» Assigned task
Print each record below character for character.

· · ·

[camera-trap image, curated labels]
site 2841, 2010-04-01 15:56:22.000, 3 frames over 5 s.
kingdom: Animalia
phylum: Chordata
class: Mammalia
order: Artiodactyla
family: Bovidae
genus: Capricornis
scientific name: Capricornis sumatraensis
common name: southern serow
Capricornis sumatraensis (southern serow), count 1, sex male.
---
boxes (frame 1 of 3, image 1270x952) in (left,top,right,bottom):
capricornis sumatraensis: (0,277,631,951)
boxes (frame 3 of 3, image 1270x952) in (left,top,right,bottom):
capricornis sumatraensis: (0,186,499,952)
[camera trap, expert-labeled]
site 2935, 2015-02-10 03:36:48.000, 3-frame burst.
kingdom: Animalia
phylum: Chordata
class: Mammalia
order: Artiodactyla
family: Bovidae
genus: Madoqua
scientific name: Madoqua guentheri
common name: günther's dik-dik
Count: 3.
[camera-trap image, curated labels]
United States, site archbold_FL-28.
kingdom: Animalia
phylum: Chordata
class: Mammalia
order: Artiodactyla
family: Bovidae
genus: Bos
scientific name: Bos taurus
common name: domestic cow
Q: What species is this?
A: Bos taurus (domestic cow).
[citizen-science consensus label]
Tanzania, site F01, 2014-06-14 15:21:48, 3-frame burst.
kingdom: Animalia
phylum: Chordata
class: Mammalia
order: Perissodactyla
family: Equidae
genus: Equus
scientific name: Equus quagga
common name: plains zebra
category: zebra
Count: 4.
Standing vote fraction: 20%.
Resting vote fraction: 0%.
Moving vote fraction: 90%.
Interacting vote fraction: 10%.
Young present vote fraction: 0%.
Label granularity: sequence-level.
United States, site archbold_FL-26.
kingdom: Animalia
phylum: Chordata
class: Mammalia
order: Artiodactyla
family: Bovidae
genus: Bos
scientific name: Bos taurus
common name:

· · ·

» Answer box
[camera-trap image, curated labels]
site 2841, 2010-04-01 15:56:22.000, 3 frames over 5 s.
kingdom: Animalia
phylum: Chordata
class: Mammalia
order: Artiodactyla
family: Bovidae
genus: Capricornis
scientific name: Capricornis sumatraensis
common name: southern serow
Capricornis sumatraensis (southern serow), count 1, sex male.
---
boxes (frame 1 of 3, image 1270x952) in (left,top,right,bottom):
capricornis sumatraensis: (0,277,631,951)
boxes (frame 3 of 3, image 1270x952) in (left,top,right,bottom):
capricornis sumatraensis: (0,186,499,952)
[camera trap, expert-labeled]
site 2935, 2015-02-10 03:36:48.000, 3-frame burst.
kingdom: Animalia
phylum: Chordata
class: Mammalia
order: Artiodactyla
family: Bovidae
genus: Madoqua
scientific name: Madoqua guentheri
common name: günther's dik-dik
Count: 3.
[camera-trap image, curated labels]
United States, site archbold_FL-28.
kingdom: Animalia
phylum: Chordata
class: Mammalia
order: Artiodactyla
family: Bovidae
genus: Bos
scientific name: Bos taurus
common name: domestic cow
Q: What species is this?
A: Bos taurus (domestic cow).
[citizen-science consensus label]
Tanzania, site F01, 2014-06-14 15:21:48, 3-frame burst.
kingdom: Animalia
phylum: Chordata
class: Mammalia
order: Perissodactyla
family: Equidae
genus: Equus
scientific name: Equus quagga
common name: plains zebra
category: zebra
Count: 4.
Standing vote fraction: 20%.
Resting vote fraction: 0%.
Moving vote fraction: 90%.
Interacting vote fraction: 10%.
Young present vote fraction: 0%.
Label granularity: sequence-level.
United States, site archbold_FL-26.
kingdom: Animalia
phylum: Chordata
class: Mammalia
order: Artiodactyla
family: Bovidae
genus: Bos
scientific name: Bos taurus
common name:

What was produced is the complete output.